Testing strategy should include @supports probes that match production fallback blocks, visual regression on hover and focus for every interactive component, and dark mode screenshots where hover polarity inverts. Relative syntax failures often manifest as missing styles rather than wrong styles when a custom property is undefined, so default values in var() are not optional polish.

Documentation for design systems should show derivation recipes adjacent to base tokens in the same table designers review. When --accent-hover is listed as a separate hex, designers will request hand tweaks every rebrand. When the doc says hover equals calc(l - 0.06) on accent, the conversation shifts to whether zero point zero six is the correct perceptual step, which is a soluble design decision. Relative syntax makes the relationship visible instead of hiding it in a preprocessor file engineers no longer read.
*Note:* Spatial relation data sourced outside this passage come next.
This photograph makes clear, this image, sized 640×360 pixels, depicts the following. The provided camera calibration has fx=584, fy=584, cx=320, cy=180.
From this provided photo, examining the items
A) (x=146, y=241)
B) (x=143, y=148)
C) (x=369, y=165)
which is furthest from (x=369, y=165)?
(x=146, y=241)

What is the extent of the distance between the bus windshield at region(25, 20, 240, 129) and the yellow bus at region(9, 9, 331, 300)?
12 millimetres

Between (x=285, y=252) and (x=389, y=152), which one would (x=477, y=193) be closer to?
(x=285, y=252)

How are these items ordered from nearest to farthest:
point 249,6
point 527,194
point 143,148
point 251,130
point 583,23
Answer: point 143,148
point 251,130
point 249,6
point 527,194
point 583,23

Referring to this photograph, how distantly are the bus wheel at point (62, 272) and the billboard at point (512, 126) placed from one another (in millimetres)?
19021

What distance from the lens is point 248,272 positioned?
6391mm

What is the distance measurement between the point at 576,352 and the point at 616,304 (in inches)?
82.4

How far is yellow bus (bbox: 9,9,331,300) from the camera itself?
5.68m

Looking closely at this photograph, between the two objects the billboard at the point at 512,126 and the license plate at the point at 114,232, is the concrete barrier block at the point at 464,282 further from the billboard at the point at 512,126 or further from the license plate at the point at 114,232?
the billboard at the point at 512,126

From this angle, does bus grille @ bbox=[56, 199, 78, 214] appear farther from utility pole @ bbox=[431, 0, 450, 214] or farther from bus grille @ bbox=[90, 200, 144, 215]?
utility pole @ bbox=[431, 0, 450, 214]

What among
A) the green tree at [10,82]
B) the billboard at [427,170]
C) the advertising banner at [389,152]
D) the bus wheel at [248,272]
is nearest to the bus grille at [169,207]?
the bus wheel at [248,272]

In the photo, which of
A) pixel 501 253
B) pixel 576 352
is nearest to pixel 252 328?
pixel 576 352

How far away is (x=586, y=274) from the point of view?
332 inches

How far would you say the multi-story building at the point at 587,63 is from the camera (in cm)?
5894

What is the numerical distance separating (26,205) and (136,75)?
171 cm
CSS Color 4’s OKLCH gives you the perceptual coordinates. Color 5’s from keyword gives you the derivation language. Together they replace the Sass color function layer for modern browsers. Relative colors close the drift gap between brand tokens and the dozen variants each token spawned. One --accent, six derived states, zero duplicate hex. The preprocessor color library was a bridge; from is the road.